> [课文]:
::::::::

每当想起母亲,我的眼前就会浮现出一条大河—故乡的蚌蜒河。多少年后,我还记得,母亲瘦弱的身影在河边走动的情形。
其实我家原先在村河东前庙门广场附近,可是后来父亲在村粮库得罪了一位大爷,那个大爷把他侄儿的房子,强行砌在我家前面不到四米的地方。
父亲不想让一家人住在不见一缕阳光的屋子里,便搬家到村河西蚌蜒河边,搬家到一幢新盖的泥土夹板墙茅屋里。
我们住在村河西蚌蜒河边没几年,父亲从村粮库出来了。不再当粮库保管员,父亲只好砸锅卖铁地买了一条小水泥船,操起一双木桨,在蚌蜒河上给人摆渡,挣些钱,贴补家用。
我家到河西后,母亲仍然任劳任怨地来往于河边码头和茅屋之间,为一家人淘米洗菜做饭,或者提水洗衣涤衫。
父亲买来小水泥船后,在早晨或者傍晚,母亲也会常常到小水泥船上,靠在船舷边淘米洗菜和提水。
那时我已经从村小学退出来了,不再担任代课教师,我回到家还是深感愧对母亲。
每当想起当初我刚考上代课教师,母亲连夜给我赶制一套体面的衣裳,我就感到辜负了母亲的殷切期望。
母亲叹了口气,但她又对我说:“咱不教学也没啥。条条道路通罗马,行行出状元。回家就回家吧,安心在家干活,到时候我儿一样有出息!”
我知道母亲这是劝慰我。想到我要像我大哥二哥那样,面朝黄土背朝天地在田间死受,我就感到我离梦想追求越来越远。
母亲好像看出了我的心思,她就让我替换父亲去划船摆渡。父亲年纪大了,就让他到田间做一些力所能及的活儿。划船摆渡还是挺累人的,我年轻,干这个活儿,吃得消。
我就这样在蚌蜒河上当起了摆渡人。
每天早晨母亲做好早饭后,她就喊我赶紧起来,我吃好早饭就到蚌蜒河上划船了。
每天傍晚,母亲总是站在屋后蚌蜒河边,等待着我划着船儿回来。看到母亲站在河边,她身上的衣裳,在晚风中被猎猎地吹拂着,我一天划船的疲惫就会一扫而空。

::::::::

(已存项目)
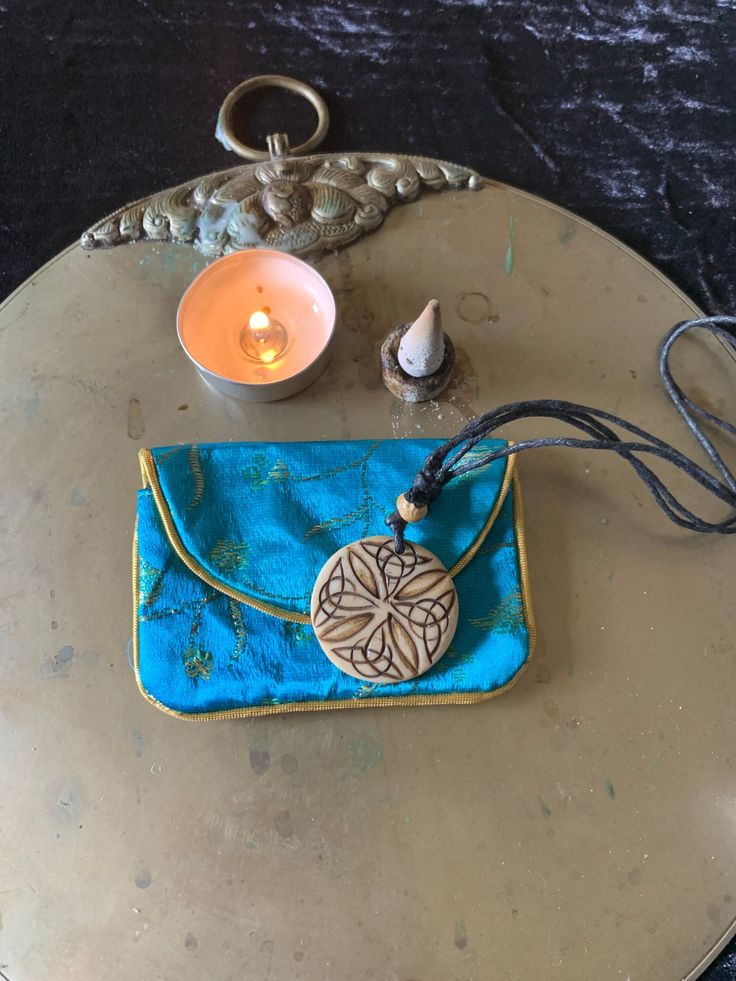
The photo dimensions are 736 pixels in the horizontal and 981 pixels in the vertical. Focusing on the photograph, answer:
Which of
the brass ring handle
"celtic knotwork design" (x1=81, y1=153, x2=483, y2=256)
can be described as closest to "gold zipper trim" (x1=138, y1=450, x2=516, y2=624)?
"celtic knotwork design" (x1=81, y1=153, x2=483, y2=256)

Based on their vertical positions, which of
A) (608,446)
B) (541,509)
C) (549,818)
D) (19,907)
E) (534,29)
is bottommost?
(19,907)

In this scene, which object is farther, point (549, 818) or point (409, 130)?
point (409, 130)

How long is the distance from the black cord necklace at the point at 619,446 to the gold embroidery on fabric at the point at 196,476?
138 mm

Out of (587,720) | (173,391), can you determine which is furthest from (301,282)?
(587,720)

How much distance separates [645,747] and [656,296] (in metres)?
0.37

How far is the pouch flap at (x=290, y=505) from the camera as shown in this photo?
1.68 feet

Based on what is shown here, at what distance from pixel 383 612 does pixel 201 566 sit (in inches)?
5.1

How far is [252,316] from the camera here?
0.57 m

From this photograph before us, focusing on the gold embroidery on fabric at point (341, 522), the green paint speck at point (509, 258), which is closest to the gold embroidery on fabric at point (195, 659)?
the gold embroidery on fabric at point (341, 522)

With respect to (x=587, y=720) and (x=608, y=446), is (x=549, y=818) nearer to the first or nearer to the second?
(x=587, y=720)

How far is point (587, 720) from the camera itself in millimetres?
530

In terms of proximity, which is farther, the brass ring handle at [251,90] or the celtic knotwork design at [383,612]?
the brass ring handle at [251,90]

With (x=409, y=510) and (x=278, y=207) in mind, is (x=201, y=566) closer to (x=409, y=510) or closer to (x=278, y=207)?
(x=409, y=510)

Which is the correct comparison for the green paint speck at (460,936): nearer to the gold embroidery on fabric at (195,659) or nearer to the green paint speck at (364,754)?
the green paint speck at (364,754)
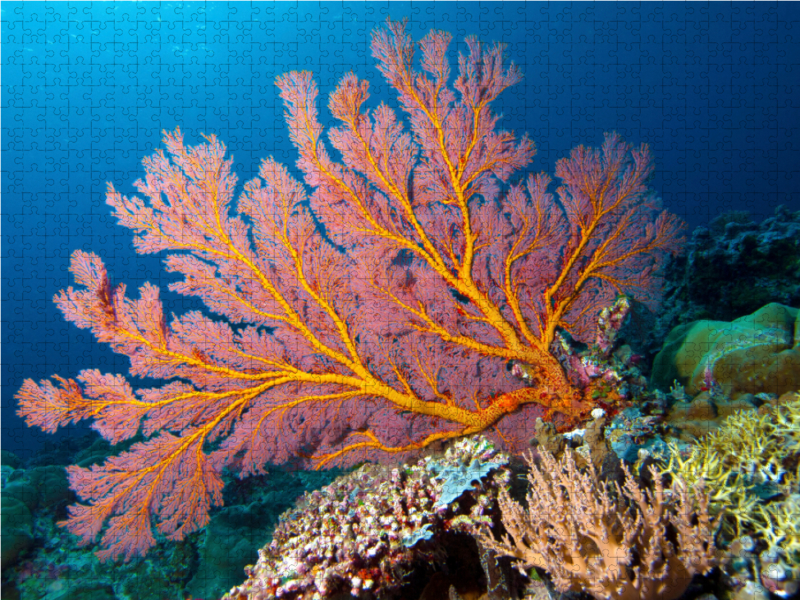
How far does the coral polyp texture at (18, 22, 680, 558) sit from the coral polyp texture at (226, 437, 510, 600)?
814 millimetres

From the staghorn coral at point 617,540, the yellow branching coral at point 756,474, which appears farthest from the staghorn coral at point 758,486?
the staghorn coral at point 617,540

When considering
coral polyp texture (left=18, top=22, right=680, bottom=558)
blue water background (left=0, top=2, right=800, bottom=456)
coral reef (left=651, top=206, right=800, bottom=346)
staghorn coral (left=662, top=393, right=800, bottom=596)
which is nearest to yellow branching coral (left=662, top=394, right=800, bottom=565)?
staghorn coral (left=662, top=393, right=800, bottom=596)

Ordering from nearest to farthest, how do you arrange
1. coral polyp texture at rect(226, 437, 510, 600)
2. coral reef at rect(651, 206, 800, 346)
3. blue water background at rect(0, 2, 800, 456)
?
1. coral polyp texture at rect(226, 437, 510, 600)
2. coral reef at rect(651, 206, 800, 346)
3. blue water background at rect(0, 2, 800, 456)

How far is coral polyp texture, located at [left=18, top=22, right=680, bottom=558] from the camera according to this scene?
327cm

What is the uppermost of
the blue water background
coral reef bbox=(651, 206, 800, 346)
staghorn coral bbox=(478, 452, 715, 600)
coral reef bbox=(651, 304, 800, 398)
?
the blue water background

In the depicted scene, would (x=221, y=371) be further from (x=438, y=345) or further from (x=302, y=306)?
(x=438, y=345)

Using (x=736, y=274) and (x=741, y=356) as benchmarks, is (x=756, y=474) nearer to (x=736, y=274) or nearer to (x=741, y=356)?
(x=741, y=356)

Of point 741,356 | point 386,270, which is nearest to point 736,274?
point 741,356

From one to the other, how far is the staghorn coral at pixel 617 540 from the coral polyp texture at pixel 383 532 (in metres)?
0.38

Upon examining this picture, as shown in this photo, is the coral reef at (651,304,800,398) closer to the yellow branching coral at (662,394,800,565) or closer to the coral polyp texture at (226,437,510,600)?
the yellow branching coral at (662,394,800,565)

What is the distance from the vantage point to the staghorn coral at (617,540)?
4.71ft

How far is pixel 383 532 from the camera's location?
84.3 inches

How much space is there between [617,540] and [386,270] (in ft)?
7.83

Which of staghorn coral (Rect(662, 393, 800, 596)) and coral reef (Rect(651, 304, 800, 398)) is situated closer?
staghorn coral (Rect(662, 393, 800, 596))
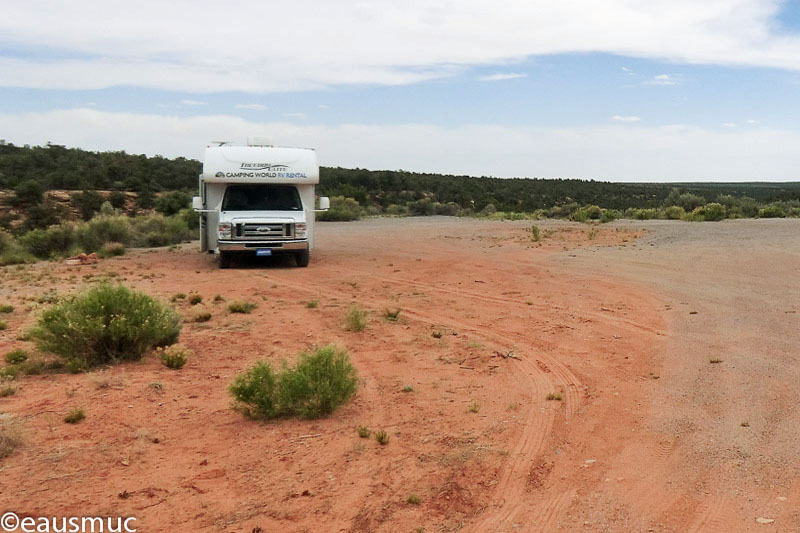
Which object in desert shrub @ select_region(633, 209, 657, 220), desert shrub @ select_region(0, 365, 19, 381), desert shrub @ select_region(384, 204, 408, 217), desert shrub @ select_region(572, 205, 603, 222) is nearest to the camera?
desert shrub @ select_region(0, 365, 19, 381)

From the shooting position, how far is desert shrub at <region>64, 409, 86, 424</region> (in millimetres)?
6133

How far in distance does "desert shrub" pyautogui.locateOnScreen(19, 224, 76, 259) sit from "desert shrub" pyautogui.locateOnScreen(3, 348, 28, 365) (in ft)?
46.9

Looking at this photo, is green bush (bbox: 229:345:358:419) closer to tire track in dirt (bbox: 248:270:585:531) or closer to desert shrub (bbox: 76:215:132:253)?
tire track in dirt (bbox: 248:270:585:531)

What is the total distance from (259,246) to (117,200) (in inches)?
1028

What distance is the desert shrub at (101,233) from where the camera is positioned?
2206cm

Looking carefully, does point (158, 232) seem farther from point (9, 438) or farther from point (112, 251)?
point (9, 438)

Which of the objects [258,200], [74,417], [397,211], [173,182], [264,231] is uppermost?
[173,182]

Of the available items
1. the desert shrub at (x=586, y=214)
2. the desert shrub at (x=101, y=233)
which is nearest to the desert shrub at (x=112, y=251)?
the desert shrub at (x=101, y=233)

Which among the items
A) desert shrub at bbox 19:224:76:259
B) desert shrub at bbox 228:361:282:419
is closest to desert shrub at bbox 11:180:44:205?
desert shrub at bbox 19:224:76:259

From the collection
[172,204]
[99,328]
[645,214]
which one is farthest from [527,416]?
[172,204]

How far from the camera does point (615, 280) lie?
552 inches

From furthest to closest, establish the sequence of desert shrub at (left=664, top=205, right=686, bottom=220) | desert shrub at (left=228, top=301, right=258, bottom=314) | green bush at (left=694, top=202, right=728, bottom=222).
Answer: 1. desert shrub at (left=664, top=205, right=686, bottom=220)
2. green bush at (left=694, top=202, right=728, bottom=222)
3. desert shrub at (left=228, top=301, right=258, bottom=314)

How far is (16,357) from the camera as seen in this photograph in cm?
812

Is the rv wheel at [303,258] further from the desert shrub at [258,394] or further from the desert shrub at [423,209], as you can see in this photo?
the desert shrub at [423,209]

::::::::

> [任务说明]:
- 1) 把课文中的一段重抄一遍,从含有“每当想起当初我刚考上代课教师”的地方开始,到“我就这样在蚌蜒河上当起了摆渡人。”结束,并将其中的“殷切期望”替换为“一片苦心”。
- 2) 接着课文最后一句往下续写这篇回忆母亲与蚌蜒河的文章。

> [参考答案]:
- 1)
每当想起当初我刚考上代课教师,母亲连夜给我赶制一套体面的衣裳,我就感到辜负了母亲的一片苦心。
母亲叹了口气,但她又对我说:“咱不教学也没啥。条条道路通罗马,行行出状元。回家就回家吧,安心在家干活,到时候我儿一样有出息!”
我知道母亲这是劝慰我。想到我要像我大哥二哥那样,面朝黄土背朝天地在田间死受,我就感到我离梦想追求越来越远。
母亲好像看出了我的心思,她就让我替换父亲去划船摆渡。父亲年纪大了,就让他到田间做一些力所能及的活儿。划船摆渡还是挺累人的,我年轻,干这个活儿,吃得消。
我就这样在蚌蜒河上当起了摆渡人。

- 2)
那时我还是不甘平庸,依然在划船之余和晚上回家后,偷偷地看书。家里人除母亲外都不看好我,只有母亲力挺我。母亲说:“三小就剩下这个嗜好,由他去吧!”
然而,我21岁那年春天的一天天刚亮,母亲到屋后河边码头旁的小水泥船上淘米,准备做早饭。
她像往常一样想跨过船过梁,但刚踩到船后舱底,她身子一歪,就跌得趴在船舷梆,她的腰眼和腹部被船舷硬生生地硌了一下。
那一天太阳也没出,我却醒得特别早,我听到屋后有人喊我娘跌倒了,我赶紧一骨碌起床,匆忙地穿好衣服,赤着脚就冲出门。路过家前和屋东山大哥二哥家时,我隔窗呼喊哥嫂后,就急忙往河边奔去。
我跟哥嫂赶到河边时,一眼望去,只见母亲伏在船舷边,她手里还紧紧地抓着淘箩,舍不得把米泼洒到河水里。
后来我们忙把母亲用船从水路上送往唐刘庄医院,虽然路不远,但到中途,母亲还是永远地闭上了眼睛。母亲那年只有52岁。
我恸哭失声。假如我们家还在村河东,母亲就会平平安安。假如父亲不买那条小水泥船,母亲就不会到船上去,母亲就不会过早地离开人世间。
母亲啊,母亲,您去了后,谁还为儿立黄昏?谁还问儿粥可温?谁还为儿缝补衣衫?
母亲啊,母亲,您去了后,在无遮拦的天空下,当风雨来袭时,谁能给我荫蔽和呵护?!